Upon returning home to Havana after the ‘Mi Sueño’ tour in the summer of 2005 Ibrahim fell ill and was taken into hospital. Knowing that the end was near, Ibrahim sent a fax to Nick Gold asking him to realise his dream by releasing the bolero album. Ibrahim died on 6th August aged 78. Fortunately the demos that Ibrahim had recorded before his death were of high quality so World Circuit were able to realise his dying wish and complete the long awaited bolero album - ‘Mi Sueño’ is released in March 2007.

Ibrahim Ferrer’s charismatic performances touched the hearts of audiences of all ages, throughout the world who felt genuine affection and respect for such a gloriously unaffected and talented star.

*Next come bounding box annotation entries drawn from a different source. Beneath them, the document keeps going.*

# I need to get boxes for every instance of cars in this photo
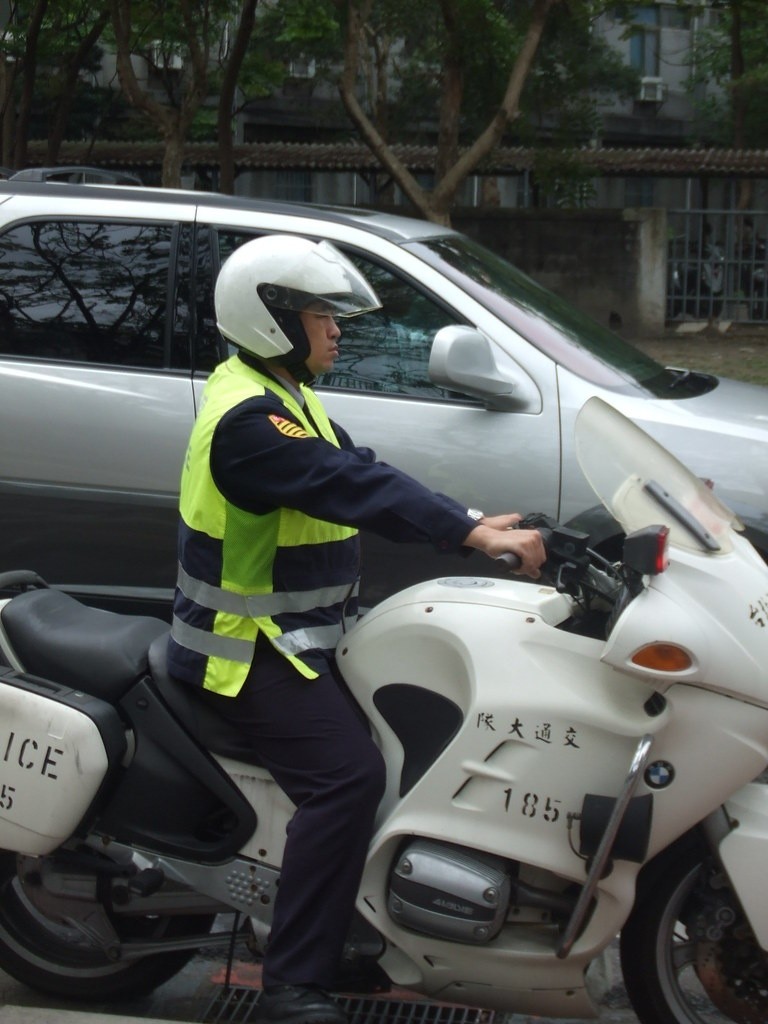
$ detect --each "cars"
[0,166,766,610]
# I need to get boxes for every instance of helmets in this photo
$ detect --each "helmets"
[213,234,383,369]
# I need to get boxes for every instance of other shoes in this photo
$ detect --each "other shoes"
[252,989,349,1024]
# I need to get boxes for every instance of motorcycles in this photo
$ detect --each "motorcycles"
[0,393,767,1024]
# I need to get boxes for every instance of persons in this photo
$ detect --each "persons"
[166,233,546,1024]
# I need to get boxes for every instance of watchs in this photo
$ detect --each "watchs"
[468,509,484,522]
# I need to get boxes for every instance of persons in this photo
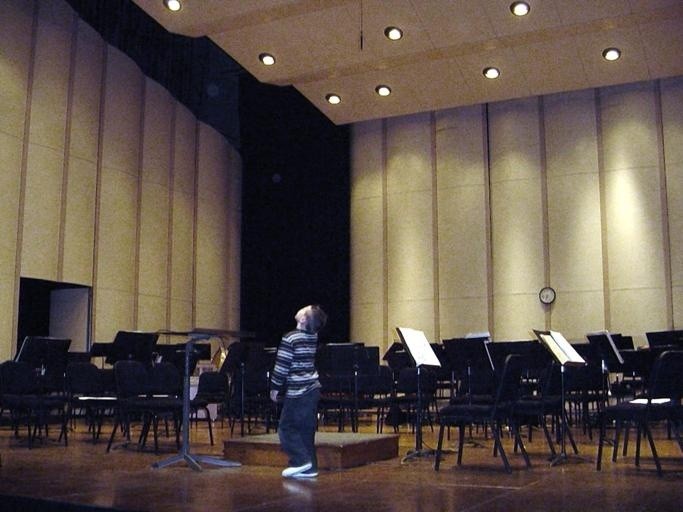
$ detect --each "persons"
[267,305,327,479]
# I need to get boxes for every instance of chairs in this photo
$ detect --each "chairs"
[360,351,683,476]
[0,355,231,456]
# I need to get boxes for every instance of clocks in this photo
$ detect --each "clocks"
[539,287,556,305]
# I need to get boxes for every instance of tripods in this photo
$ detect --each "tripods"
[550,370,596,468]
[403,364,438,464]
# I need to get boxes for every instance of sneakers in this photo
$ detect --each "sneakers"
[282,462,319,478]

Off-stage, Ibrahim was a very spiritual, caring and warm-hearted man devoted to his wife and family and to his country. His rise to fame gave him a youthful vigour and a zest for life that saw him touring, recording and winning awards worldwide and he played an integral part in the phenomenal worldwide interest in Cuban music.

Ibrahim is sorely missed, but his spirit and his music will stay with us.